Leide Barroso de Souza tem 29 anos, é casada e mãe de um filho.
Bastante ativa, ela era operadora de telemarketing em Guarulhos quando viu sua rotina ser drasticamente alterada por conta de uma doença que, em 02 meses, a deixou paraplégica.
Leide é portadora de Miopatia, que é uma doença neuromuscular hereditária e congênita que causa fraqueza muscular, geralmente de gravidade variável.
Apesar das dificuldades que enfrenta, por morar num local bastante precário e inacessível, ela tem a esperança de que pode melhorar suas condições de vida.
Com planos de trabalhar e sobreviver do artesanato, atividade que ela já pratica através da confecção de crochês e panos de prato, Leide conta que a renda familiar é conquistada através de ‘bicos’ que seu marido faz. Ela e João são caseiros há mais de dez anos e residem no bairro dos Correas.
A casa onde eles moram fica num declínio tão acentuado que os veículos precisam parar na metade do morro que dá acesso ao seu lar. Dificilmente os carros conseguem subir a ladeira depois. Aliás, o único carro com o qual ela conta para se deslocar é a ambulância municipal. Ou seja, Leide só saí de casa quando precisa ir ao médico.

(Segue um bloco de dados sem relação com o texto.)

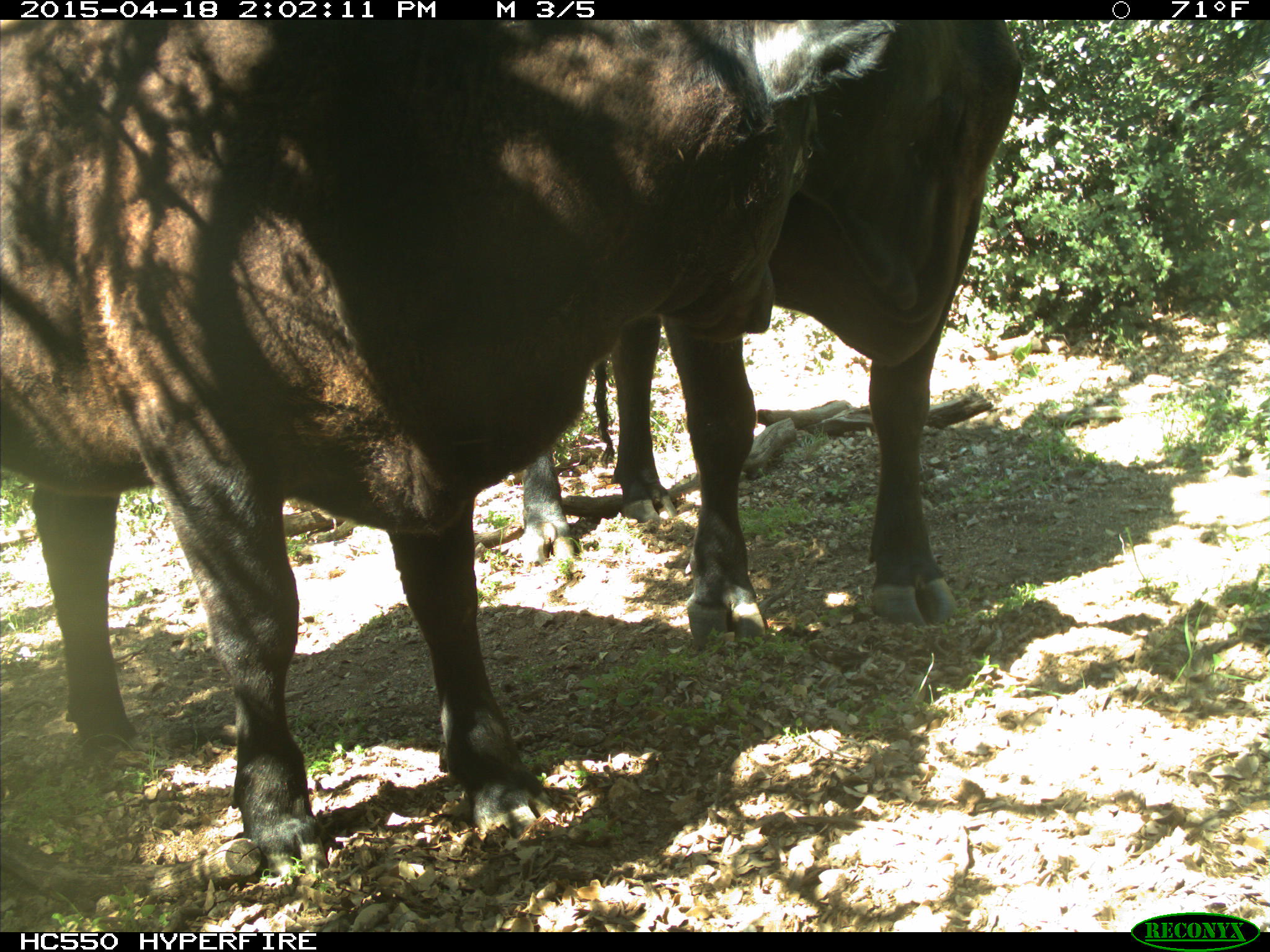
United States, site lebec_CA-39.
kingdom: Animalia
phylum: Chordata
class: Mammalia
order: Artiodactyla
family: Bovidae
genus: Bos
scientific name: Bos taurus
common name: domestic cow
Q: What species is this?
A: Bos taurus (domestic cow).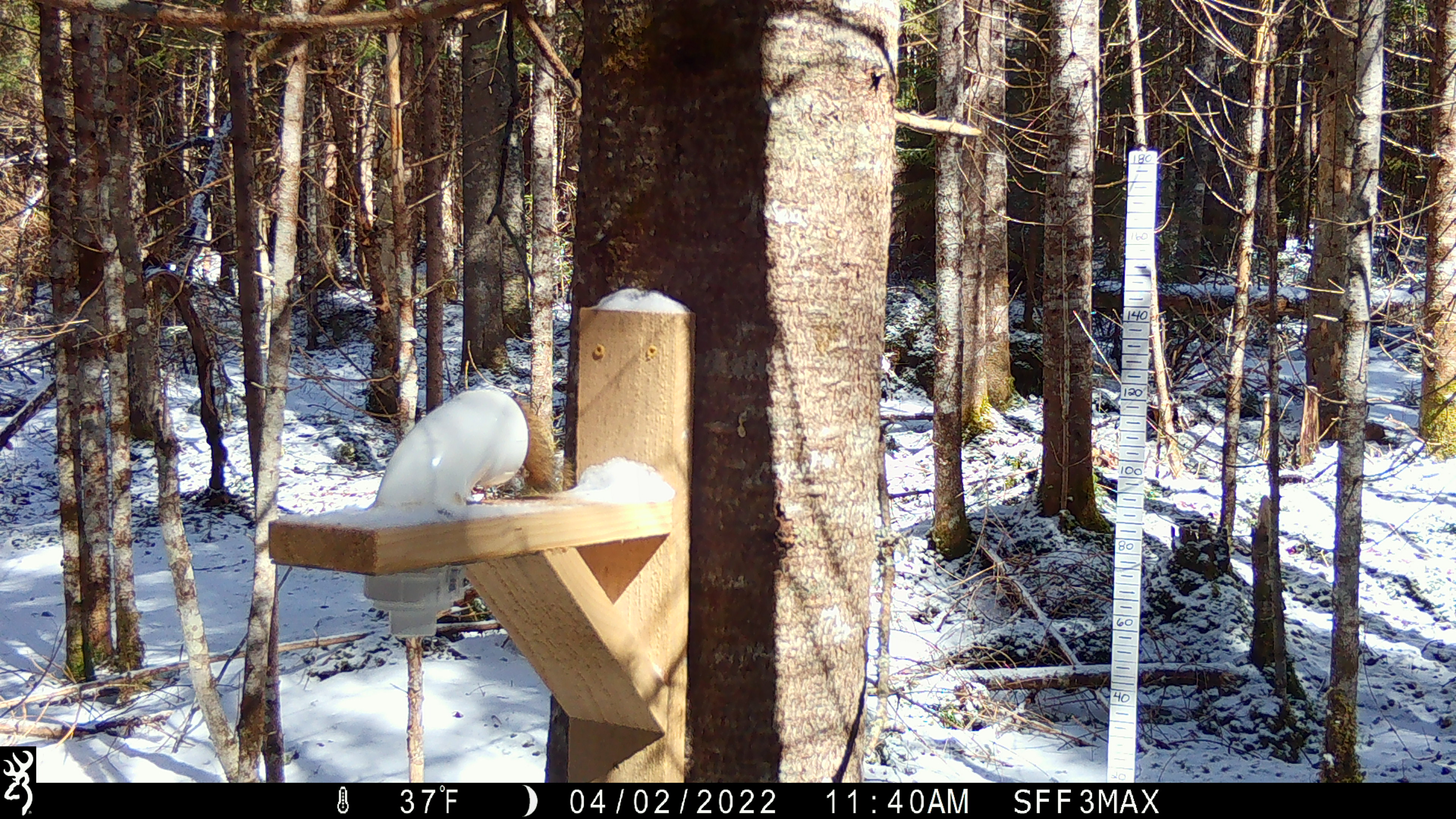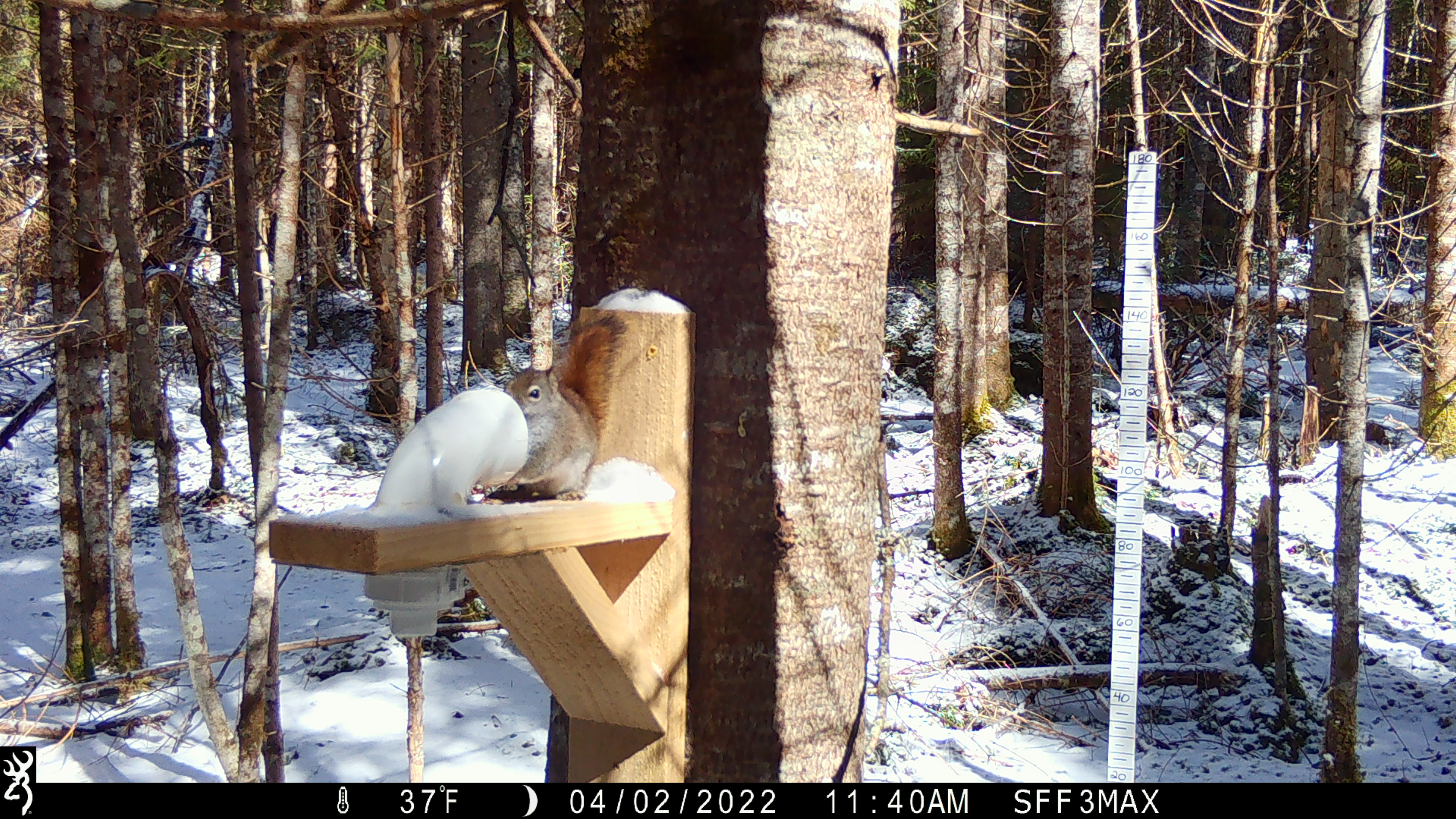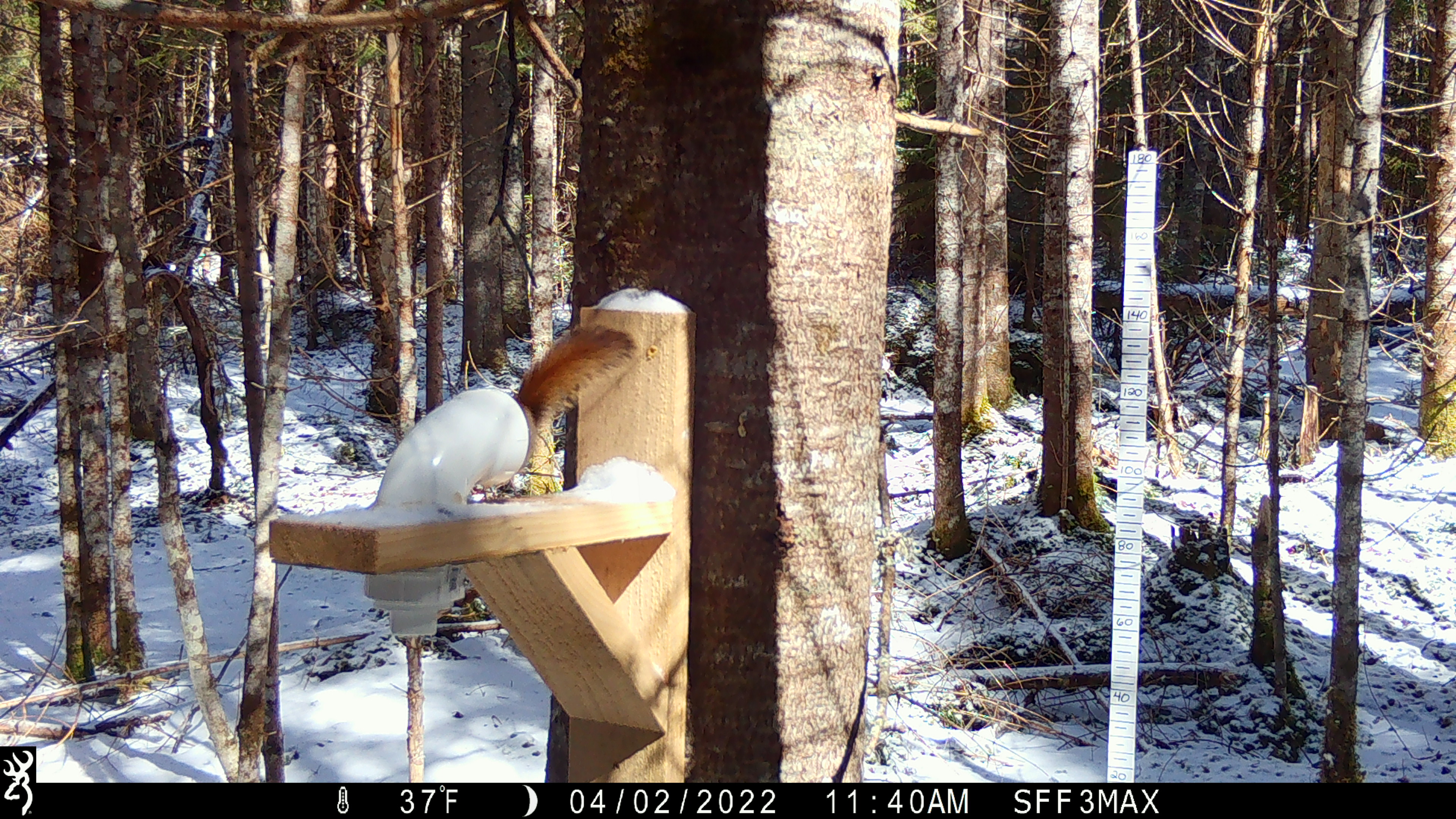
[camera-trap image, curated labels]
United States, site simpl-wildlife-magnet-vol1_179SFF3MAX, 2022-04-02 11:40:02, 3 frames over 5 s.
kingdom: Animalia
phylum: Chordata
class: Mammalia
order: Rodentia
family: Sciuridae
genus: Tamiasciurus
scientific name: Tamiasciurus hudsonicus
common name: red squirrel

Duas vezes por semana Leide vai para a AACD, onde faz fisioterapia e hidroginástica. A ambulância chega e seu marido carrega morro acima os 99 kg, que são a soma do peso de Leide e o de sua cadeira de rodas. Uma de suas grandes dificuldades é justamente a de ser levada até o veículo.
No último domingo, dia 21, ela passou mal e, pela primeira vez, a solicitação de seu marido por uma ambulância não foi atendida. Leide reconhece que, apesar do atendimento telefônico não ser dos mais simpáticos, ela vê o esforço do motorista e de algumas outras pessoas que tentam ajudá-la.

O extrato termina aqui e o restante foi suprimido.